### DOCUMENT TEXT
···

The Walking Dead: What Mercer Means for the Show

Michael James Shaw has been cast as Mercer, a crucial character for The Walking Dead’s comic book endgame.

Mercer on The Walking Dead #117 cover.
Photo: Image Comics

This article contains potential spoilers for THE WALKING DEAD Season 11.

If one needed a firm indication that AMC’s The Walking Dead is on a quick collision course with its climax, the announced casting of fan-favorite character Mercer should certainly suffice. Michael James Shaw has landed the role, which he will field on the upcoming eleventh and final season of the franchise-spawning series. While there have been major divergences from Robert Kirkman’s comic source material, it does seem that Mercer will be as crucial to the approaching endgame of the series as he was to the comic.

The tweeted official announcement of Michael James Shaw’s casting as Mercer, who runs the military side of massive community the Commonwealth, sent a clear signal that the actor will be the most visually comic-adherent adaptation of a Walking Dead character thus far, showing the 6’ 2” African-American actor in jacked form, looking uncannily similar next to a picture of the comic character decked out in his signature crimson armor. The casting was noticeably confirmed just after Season 10, Episode 17 “Home Sweet Home” revealed the vulnerable side of Maggie’s mysterious mask-wearing, kama-wielding cohort, whose name turned out to be Elijah (Okea Eme-Akwari), thereby nixing the widespread fan theory that he was Mercer.

···

### INFORMATION SHOWN

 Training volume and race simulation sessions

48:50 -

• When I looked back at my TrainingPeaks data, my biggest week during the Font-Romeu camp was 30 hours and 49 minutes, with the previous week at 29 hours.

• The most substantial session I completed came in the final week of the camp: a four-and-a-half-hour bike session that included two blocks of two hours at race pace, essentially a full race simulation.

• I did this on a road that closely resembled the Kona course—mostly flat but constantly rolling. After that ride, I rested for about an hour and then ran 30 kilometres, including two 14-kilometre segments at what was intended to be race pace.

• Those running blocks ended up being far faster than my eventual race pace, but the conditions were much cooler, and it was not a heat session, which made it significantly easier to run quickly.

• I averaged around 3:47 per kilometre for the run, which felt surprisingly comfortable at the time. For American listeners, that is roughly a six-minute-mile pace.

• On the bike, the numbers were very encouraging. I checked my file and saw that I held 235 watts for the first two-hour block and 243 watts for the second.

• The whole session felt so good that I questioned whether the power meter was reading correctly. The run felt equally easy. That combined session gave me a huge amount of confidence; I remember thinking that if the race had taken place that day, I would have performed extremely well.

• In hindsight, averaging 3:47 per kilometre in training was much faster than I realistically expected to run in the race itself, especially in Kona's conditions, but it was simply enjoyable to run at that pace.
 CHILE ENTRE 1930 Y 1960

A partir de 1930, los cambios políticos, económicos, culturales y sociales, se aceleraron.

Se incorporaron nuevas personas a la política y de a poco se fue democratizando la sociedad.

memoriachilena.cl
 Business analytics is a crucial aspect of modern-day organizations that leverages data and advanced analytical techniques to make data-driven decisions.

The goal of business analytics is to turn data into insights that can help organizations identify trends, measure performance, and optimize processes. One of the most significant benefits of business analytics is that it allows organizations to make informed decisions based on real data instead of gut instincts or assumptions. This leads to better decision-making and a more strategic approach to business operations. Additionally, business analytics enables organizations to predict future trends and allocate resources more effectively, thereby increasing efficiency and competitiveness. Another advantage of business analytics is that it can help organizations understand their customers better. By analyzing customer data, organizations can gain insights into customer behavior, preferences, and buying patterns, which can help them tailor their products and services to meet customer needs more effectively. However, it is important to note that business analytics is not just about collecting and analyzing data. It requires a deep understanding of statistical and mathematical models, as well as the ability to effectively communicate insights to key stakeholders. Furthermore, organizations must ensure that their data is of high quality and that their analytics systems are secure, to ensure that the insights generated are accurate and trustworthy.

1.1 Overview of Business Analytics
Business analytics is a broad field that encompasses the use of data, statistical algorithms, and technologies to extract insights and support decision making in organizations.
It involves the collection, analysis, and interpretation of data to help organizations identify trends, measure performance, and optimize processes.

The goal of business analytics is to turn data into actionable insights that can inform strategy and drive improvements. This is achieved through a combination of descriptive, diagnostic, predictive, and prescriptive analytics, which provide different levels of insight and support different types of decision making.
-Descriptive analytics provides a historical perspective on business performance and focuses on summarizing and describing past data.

···

### ACTIVITY 1
According to the article on Mercer's casting, what did the name of Maggie's mask-wearing cohort turn out to be?
### ACTIVITY 2
Pick up the article on Mercer's casting in The Walking Dead after its final sentence and continue writing it.
The data come from a separate, unrelated source.

### WRITTEN REPLY 1
Elijah.

### WRITTEN REPLY 2
Michael James Shaw on Blood & Treasure
CBS

Shaw—last seen on short-lived CBS adventure series Blood & Treasure, as pictured just above—not only looks the part, but brings genre experience from his appearances in Avengers: Infinity War and Avengers: Endgame as Corvus Glaive (Thanos’s formidable right-hand man), and—in addition to a run on CBS’s Limitless—fielded the recurring role of Papa Midnite on NBC’s Constantine. Now, as Mercer, he’ll bring to life the brutal badass introduced in March 2018’s The Walking Dead #177, an issue whose cover (seen in the title image,) he auspiciously graces, foreshadowing his importance for a dramatic coda to which—at least, at the time—only Kirkman and those in his inner circle knew was approaching.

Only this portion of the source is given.